Problem details
Reproduce the material verbatim, from the line containing "How far does" up to and including the line containing "2.37 metres".

Information given
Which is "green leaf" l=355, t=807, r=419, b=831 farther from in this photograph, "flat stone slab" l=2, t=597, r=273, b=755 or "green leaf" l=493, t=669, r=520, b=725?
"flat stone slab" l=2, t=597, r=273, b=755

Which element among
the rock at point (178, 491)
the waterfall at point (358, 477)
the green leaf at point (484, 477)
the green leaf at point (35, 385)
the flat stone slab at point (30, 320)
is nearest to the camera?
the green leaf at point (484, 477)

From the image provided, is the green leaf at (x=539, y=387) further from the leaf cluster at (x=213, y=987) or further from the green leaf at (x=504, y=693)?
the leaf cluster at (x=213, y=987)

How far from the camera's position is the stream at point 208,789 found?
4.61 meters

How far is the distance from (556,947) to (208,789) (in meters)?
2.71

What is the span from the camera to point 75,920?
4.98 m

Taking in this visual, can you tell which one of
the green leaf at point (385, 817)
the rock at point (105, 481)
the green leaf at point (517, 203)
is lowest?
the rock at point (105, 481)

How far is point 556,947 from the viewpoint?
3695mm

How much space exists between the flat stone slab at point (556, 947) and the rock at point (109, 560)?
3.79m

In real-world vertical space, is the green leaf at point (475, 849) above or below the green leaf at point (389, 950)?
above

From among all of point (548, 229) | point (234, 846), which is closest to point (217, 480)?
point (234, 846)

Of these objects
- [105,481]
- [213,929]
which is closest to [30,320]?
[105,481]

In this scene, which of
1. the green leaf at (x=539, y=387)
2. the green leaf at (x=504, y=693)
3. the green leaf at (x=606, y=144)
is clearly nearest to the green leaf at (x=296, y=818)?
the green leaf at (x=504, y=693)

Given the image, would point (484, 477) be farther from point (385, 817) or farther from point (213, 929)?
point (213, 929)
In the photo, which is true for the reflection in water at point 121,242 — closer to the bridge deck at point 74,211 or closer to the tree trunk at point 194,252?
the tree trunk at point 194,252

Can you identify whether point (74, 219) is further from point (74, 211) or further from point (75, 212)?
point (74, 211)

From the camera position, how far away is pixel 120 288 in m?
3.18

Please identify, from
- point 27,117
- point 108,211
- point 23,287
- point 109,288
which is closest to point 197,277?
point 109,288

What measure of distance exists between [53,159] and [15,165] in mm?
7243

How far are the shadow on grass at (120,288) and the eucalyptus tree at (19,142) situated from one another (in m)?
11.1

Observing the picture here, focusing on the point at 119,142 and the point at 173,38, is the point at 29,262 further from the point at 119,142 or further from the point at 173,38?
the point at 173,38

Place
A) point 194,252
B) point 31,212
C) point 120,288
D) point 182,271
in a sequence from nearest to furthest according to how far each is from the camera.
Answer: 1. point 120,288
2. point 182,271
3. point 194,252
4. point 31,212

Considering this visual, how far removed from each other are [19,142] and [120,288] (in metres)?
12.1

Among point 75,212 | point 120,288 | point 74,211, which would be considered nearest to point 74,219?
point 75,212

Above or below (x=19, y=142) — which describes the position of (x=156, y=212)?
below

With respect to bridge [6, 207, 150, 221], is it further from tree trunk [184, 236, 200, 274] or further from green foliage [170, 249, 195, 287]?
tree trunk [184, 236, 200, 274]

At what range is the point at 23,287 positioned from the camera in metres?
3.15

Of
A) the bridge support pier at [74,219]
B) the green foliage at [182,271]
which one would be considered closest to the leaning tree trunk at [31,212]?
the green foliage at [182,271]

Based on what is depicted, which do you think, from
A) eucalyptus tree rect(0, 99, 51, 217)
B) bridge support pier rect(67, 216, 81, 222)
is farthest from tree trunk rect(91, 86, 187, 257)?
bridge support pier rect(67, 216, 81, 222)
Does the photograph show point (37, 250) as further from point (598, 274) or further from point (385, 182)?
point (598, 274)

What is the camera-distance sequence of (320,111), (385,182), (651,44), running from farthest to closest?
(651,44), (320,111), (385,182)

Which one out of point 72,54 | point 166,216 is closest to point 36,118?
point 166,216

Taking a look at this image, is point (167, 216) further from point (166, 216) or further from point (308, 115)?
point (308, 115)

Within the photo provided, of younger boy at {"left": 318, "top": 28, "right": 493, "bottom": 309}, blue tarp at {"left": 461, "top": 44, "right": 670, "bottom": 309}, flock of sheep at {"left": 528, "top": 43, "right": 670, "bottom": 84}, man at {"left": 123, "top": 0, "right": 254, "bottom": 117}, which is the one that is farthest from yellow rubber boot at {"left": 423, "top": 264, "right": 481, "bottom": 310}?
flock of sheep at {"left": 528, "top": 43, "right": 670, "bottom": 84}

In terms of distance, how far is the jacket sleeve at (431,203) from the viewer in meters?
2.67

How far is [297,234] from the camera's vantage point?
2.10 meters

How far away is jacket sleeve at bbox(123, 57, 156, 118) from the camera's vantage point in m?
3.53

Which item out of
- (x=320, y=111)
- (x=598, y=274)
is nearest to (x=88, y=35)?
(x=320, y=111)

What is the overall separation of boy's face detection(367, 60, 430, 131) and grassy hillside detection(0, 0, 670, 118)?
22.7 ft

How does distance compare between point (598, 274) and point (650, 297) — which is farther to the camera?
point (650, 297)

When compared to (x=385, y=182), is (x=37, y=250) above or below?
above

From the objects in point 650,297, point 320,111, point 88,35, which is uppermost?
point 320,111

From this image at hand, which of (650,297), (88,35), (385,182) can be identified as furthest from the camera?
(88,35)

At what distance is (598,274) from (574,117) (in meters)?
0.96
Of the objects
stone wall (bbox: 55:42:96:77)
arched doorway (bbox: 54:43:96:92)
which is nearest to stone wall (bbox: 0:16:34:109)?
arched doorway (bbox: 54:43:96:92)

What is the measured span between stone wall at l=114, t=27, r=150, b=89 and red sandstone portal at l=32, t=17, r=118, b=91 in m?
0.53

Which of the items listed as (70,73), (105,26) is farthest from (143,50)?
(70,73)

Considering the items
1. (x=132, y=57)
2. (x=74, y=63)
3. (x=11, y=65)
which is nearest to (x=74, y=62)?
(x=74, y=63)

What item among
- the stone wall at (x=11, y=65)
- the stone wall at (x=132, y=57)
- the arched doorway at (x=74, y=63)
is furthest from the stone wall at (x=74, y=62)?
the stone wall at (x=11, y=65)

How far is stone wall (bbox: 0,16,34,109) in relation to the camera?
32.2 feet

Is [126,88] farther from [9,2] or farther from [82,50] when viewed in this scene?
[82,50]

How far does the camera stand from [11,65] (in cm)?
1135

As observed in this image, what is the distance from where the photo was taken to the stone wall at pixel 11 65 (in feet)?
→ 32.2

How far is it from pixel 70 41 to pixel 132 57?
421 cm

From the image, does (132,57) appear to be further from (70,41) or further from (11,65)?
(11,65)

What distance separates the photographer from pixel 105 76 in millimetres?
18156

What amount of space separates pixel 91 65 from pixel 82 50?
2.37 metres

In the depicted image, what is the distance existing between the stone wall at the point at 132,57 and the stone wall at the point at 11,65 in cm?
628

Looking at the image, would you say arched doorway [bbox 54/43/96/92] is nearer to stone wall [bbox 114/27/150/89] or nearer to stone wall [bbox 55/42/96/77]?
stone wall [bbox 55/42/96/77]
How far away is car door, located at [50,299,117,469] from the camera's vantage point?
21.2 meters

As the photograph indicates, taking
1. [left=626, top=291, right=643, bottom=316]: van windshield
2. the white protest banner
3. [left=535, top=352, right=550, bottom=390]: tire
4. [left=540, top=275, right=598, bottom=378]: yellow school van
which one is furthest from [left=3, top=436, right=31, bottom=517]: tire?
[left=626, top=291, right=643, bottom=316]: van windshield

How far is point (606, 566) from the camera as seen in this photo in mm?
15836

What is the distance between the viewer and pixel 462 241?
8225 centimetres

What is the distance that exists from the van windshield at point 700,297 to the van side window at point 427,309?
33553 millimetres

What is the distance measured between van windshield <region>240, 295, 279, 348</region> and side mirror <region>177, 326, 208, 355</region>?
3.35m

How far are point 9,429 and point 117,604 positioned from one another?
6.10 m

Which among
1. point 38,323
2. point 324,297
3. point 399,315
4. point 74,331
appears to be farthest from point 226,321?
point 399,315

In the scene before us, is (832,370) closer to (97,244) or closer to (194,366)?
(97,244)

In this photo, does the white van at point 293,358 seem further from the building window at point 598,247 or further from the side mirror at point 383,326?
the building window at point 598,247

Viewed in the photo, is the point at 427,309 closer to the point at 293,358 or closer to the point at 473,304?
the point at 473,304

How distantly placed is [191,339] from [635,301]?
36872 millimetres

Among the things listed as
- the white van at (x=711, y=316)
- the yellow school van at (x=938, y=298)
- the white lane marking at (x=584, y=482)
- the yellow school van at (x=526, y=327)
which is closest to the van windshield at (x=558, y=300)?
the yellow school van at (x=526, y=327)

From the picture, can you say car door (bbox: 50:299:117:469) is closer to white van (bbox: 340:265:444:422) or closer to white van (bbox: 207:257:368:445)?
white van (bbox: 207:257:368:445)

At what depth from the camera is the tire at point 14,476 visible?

Response to this task
How far does the camera stand from [11,65] (in cm)?
1135

As observed in this image, what is the distance from where the photo was taken to the stone wall at pixel 11 65 (in feet)?
→ 32.2

How far is it from pixel 70 41 to pixel 132 57?
421 cm

From the image, does (132,57) appear to be further from (70,41) or further from (11,65)?
(11,65)

What distance separates the photographer from pixel 105 76 in millimetres?
18156

What amount of space separates pixel 91 65 from pixel 82 50?
2.37 metres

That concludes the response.